1970年,和几位“小”的合影:三位女士分别是褚德义、白志平和俺的媳妇。前排中间是俺,那时的“小样儿”还算对得起观众吧?
流泪的祈祷
那天早上出门时,我看了看日历:在农历的那一栏中标着“大雪”。
可那天没有下雪。早上有雾,天气奇冷,一出门我便习惯地将双手Сhā进袖筒。
刚刚走出家属院大门,蓦然现,人行道上倒卧着一个女孩!那孩子看年纪约有十五六岁,蓬头垢面,浑身衣服全被泥土沾满,双唇冻成黑紫色,却冲着我龇牙咧嘴地笑着……
“疯子!”我心中只闪过这一个念头,掏出烟来,点着,悠然地从女孩身旁走了过去。
九天以后───
晚上,我打开电视机,突然,一个画面跃入眼帘:我住的这个家属院(西安市水泥制管厂家属院)里的一群退休老工人正在接受记者采访,屏幕上又出现了那个疯姑娘的形象。我蓦然一惊,忙问妻:“这是怎么回事?”妻说:“咱院子的这一伙老婆们,救下了那个女娃,又帮她找到母亲。咱院的这些老婆们心真好!”

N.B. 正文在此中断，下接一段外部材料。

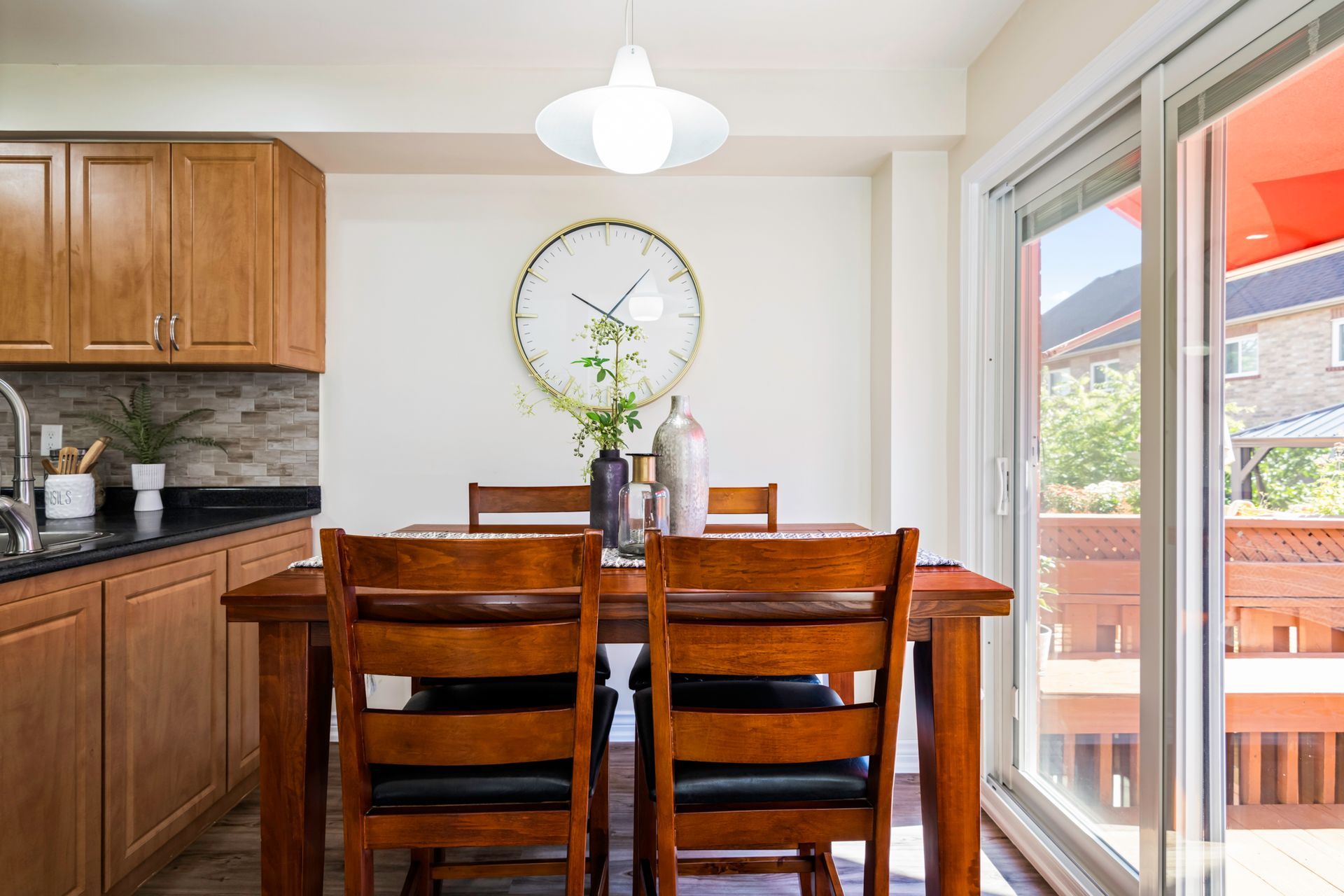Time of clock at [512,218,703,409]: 10:07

我坐不住了,我的脸在烧……我曾经当过多年记者,又被人们捧为作家,可是……我匆匆穿好衣服,对妻说:“请给我带路,我要采访这些老人,为他们写点东西!”
于是,妻带着我,连夜敲开了几位老人的家门……
老人们接受了我的采访,几乎个个都是流着泪讲述着这个故事,但却异口同声地说:“你可别写俺。这算啥!天底下谁没有儿女,谁家的儿女受可怜不让人心疼啊!”
可我无法接受她们的请求。我已经错了一次,不能再错一次。我必须连夜将这个故事写出来──为了这些善良的人们!
孙芝玲,八天没睡过一个囫囵觉
我曾经和这位64岁的老太太窗对窗为邻两年,可我从未和她说过一句话。她实在是一位极普通的老人。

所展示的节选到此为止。